Su propuesta no es tanto eliminar el uso de las citas para calcular el impacto, sino convertirlo en una variable más junto con el uso, número de descargas y otras muchas más variables que permitan dar una visión más ajustada del verdadero impacto que tienen las publicaciones científicas en la comunidad así como el impacto que tienen los nuevos medios de comunicación.

lunes, 3 de marzo de 2008

La hipótesis

Las hipótesis son las linternas de la ciencia. Entrar en investigación sin
hipótesis es como entrar en una habitación a oscuras.

Oído en clase.

viernes, 23 de noviembre de 2007

Mateo, las citas y los enlaces

Poco tiempo llevo aprendiendo y conociendo qué es esto de la Evaluación Científica y la Bibliometría. Tal vez demasiado poco como para opinar acerca de ello.

No obstante, la sensación que se me queda cada vez que leo algo o me cuentan algo sobre el tema es de desconcierto. Y no sólo eso, sino que cuanto más ahondo acerca del tema más desconcertado me encuentro. Es por ello, que si caigo en el error agradecería que los expertos en la materia me corrigieran de inmediato. La impresión que me llevo, de momento, es que la calidad de los trabajos, al igual que sucede con Google y su sistema de recuperación de búsquedas, se basa principalmente en la popularidad. Y ¿es realmente válida la popularidad como un criterio de calidad? En esto es donde aún no me aclaro, digamos que voy asimilando conceptos pero sin que éstos me lleguen a convencer.

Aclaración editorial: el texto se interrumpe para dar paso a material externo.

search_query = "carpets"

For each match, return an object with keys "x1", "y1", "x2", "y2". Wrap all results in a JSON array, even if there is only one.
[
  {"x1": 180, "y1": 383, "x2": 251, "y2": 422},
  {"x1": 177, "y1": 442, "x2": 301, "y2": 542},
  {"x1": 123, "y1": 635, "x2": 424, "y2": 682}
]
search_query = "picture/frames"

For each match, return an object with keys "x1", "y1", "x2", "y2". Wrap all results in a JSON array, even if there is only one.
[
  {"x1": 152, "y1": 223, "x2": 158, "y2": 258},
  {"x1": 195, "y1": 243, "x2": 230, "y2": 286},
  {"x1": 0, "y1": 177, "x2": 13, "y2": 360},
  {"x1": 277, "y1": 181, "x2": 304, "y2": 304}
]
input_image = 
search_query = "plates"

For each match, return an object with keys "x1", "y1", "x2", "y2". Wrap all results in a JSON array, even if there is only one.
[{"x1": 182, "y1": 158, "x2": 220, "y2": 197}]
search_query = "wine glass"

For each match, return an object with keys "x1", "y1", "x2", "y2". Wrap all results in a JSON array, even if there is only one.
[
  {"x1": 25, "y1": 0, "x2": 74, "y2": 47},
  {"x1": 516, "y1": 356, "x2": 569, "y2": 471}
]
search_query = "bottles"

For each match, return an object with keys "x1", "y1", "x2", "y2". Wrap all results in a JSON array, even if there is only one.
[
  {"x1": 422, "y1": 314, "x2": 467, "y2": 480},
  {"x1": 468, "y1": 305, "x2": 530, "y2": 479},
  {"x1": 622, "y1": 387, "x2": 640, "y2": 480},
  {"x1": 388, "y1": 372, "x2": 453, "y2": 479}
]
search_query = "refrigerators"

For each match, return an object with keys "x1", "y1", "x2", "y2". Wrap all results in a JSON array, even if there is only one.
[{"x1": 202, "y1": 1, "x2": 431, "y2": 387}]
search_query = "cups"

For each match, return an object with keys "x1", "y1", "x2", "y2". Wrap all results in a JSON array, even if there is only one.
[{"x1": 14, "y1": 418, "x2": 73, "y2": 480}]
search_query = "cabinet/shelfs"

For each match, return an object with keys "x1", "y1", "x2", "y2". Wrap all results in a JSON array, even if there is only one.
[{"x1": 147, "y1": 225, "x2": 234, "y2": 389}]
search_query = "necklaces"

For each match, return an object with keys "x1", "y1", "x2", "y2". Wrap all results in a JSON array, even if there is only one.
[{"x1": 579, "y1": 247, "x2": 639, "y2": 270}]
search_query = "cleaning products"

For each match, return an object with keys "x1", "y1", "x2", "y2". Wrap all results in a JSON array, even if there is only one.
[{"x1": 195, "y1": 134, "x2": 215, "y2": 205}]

Lo que sí es cierto es que todo este paradigma hace que algo que en un principio se me antojaba como aburridísimo (contar citas, bua!), ahora sí que despierta cierto interés en mí.

La calidad de un trabajo podría definirse como un aspecto (por llamarlo de alguna manera) intrínseco al documento, algo implícito que ya subyace en el documento desde el momento en el que éste es concebido. Es decir, un artículo (o un sitio web) es bueno ya de por sí, y al tomar contacto con la comunidad, ésta lo que hace no es más que constatar su calidad.

El problema de la evaluación de la ciencia surge, como siempre, desde el momento en el que se establecen criterios. Ya que esto supone incluir cierto factor no exento de subjetividad. Pero bueno, una vez asumidos unos criterios, haber sido discutidos y considerados válidos por la gran mayoría, como es el caso de las citas, se incorporan como base para la evaluación.

Pero es éste el momento que más dudas me suscita acerca de la validez del sistema. Desde el mismo momento en el que se intuyó cómo funcionaban los buscadores en Internet (que son, a fin de cuentas los que evalúan la calidad/visibilidad de los sitios web) surgió el posicionamiento, cuya principal función es "falsear" esos resultados mediante una serie de técnicas hasta el punto que se ha convertido en una profesión.

En la ciencia, sin llegar a esos extremos, y siempre desde mi humilde punto de vista, ha ocurrido exactamente lo mismo, desde el momento en el que se establecen unos criterios de evaluación, se convierte en práctica habitual establecer una serie de métodos que falseen estos resultados. De hecho, hay mucha mafia al respecto.

De hecho, cada vez son más las voces críticas con los resultados que ofrece Google y por lo fácil que es vulnerarlos. ¿No ocurrirá lo mismo con la evaluación científica si continúan y aumentan las malas prácticas?